原文:
■ ■ ■ ■
上篇文章讲了CNN的基础使用方法,这篇文章讲其在真实项目上的应用,这篇文章参考了《Deep Learning with Python》这本书上的内容。

这次使用的是Kaggle的猫狗分类数据集,可以在https://www.kaggle.com/c/dogs-vs-cats上下载。

1562148582970


训练集各有猫狗12,500张,首先,将训练数据集换分为 train, validation, test 3个集合,分别有猫狗图片各 10000, 1250, 1250张,之后,分别将他们归类到不同的文件夹中。

首先,导入处理文件用到的工具库

import os, shutil
#原解压后的训练集的地址
origin_dir = '../input/dogs-vs-cats/train'
#新数据集的根目录
base_dir = '../input/dogs-vs-cats-new'

#创建新数据集的根目录
os.mkdir(base_dir)

#创建各个集合的各个分类的目录
train_dir = os.path.join(base_dir, 'train')
os.makedirs(train_dir)

val_dir = os.path.join(base_dir, 'val')
os.makedirs(val_dir)

test_dir = os.path.join(base_dir, 'test')
os.makedirs(test_dir)

train_cats_dir = os.path.join(train_dir,'cats')
os.mkdir(train_cats_dir)

train_dogs_dir = os.path.join(train_dir,'dogs')
os.mkdir(train_dogs_dir)

val_cats_dir = os.path.join(val_dir,'cats')
os.mkdir(val_cats_dir)

val_dogs_dir = os.path.join(val_dir,'dogs')
os.mkdir(val_dogs_dir)

test_cats_dir = os.path.join(test_dir,'cats')
os.mkdir(test_cats_dir)

test_dogs_dir = os.path.join(test_dir,'dogs')
os.mkdir(test_dogs_dir)

#复制图片文件到对应的文件夹
fnames = ['cat.{}.jpg'.format(i) for i in range(10000)]
for fname in fnames:
    src = os.path.join(origin_dir, fname)
    dst = os.path.join(train_cats_dir, fname)
    shutil.copyfile(src,dst)

fnames = ['dog.{}.jpg'.format(i) for i in range(10000)]
for fname in fnames:
    src = os.path.join(origin_dir, fname)
    dst = os.path.join(train_dogs_dir, fname)
    shutil.copyfile(src,dst)

fnames = ['cat.{}.jpg'.format(i) for i in range(10000, 11250)]
for fname in fnames:
    src = os.path.join(origin_dir, fname)
    dst = os.path.join(val_cats_dir, fname)
    shutil.copyfile(src,dst)

fnames = ['dog.{}.jpg'.format(i) for i in range(10000, 11250)]
for fname in fnames:
    src = os.path.join(origin_dir, fname)
    dst = os.path.join(val_dogs_dir, fname)
    shutil.copyfile(src,dst)

fnames = ['cat.{}.jpg'.format(i) for i in range(11250, 12500)]
for fname in fnames:
    src = os.path.join(origin_dir, fname)
    dst = os.path.join(test_cats_dir, fname)
    shutil.copyfile(src,dst)

fnames = ['dog.{}.jpg'.format(i) for i in range(11250, 12500)]
for fname in fnames:
    src = os.path.join(origin_dir, fname)
    dst = os.path.join(test_dogs_dir, fname)
    shutil.copyfile(src,dst)

搭建模型

接下来,要搭建CNN模型,共3个卷积层,后面接包含512个神经元的隐藏层,由于是二分类问题,直接用sigmoid激活函数把输出压缩到[0,1]之间。
■ ■ ■ ■
数据:
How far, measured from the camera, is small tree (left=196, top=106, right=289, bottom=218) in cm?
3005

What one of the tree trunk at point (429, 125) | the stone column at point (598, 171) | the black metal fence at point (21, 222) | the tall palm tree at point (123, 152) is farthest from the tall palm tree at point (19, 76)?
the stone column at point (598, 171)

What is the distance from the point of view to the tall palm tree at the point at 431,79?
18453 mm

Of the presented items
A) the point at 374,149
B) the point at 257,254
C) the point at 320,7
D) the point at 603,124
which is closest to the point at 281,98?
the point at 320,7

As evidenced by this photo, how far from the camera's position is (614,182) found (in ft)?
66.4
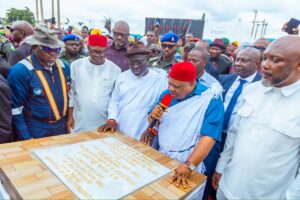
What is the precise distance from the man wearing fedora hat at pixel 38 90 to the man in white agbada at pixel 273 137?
1764 mm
■ ■ ■ ■
完成下列任务:
1. 请写出原文中从“os.makedirs(test_dir)”到“val_cats_dir = os.path.join(val_dir,'cats')”的这一段。
2. 请把条目中从包含“What is the distance”的那一行到条目末尾的这一段重新写出,其中的“distance”一律换成“separation”,其余不变。答案里不要带图片。
原文与这些条目彼此独立,互不相关。

逐题解答:
1.
os.makedirs(test_dir)

train_cats_dir = os.path.join(train_dir,'cats')
os.mkdir(train_cats_dir)

train_dogs_dir = os.path.join(train_dir,'dogs')
os.mkdir(train_dogs_dir)

val_cats_dir = os.path.join(val_dir,'cats')

2.
What is the separation from the point of view to the tall palm tree at the point at 431,79?
18453 mm

Of the presented items
A) the point at 374,149
B) the point at 257,254
C) the point at 320,7
D) the point at 603,124
which is closest to the point at 281,98?
the point at 320,7

As evidenced by this photo, how far from the camera's position is (614,182) found (in ft)?
66.4
What is the precise separation from the man wearing fedora hat at pixel 38 90 to the man in white agbada at pixel 273 137?
1764 mm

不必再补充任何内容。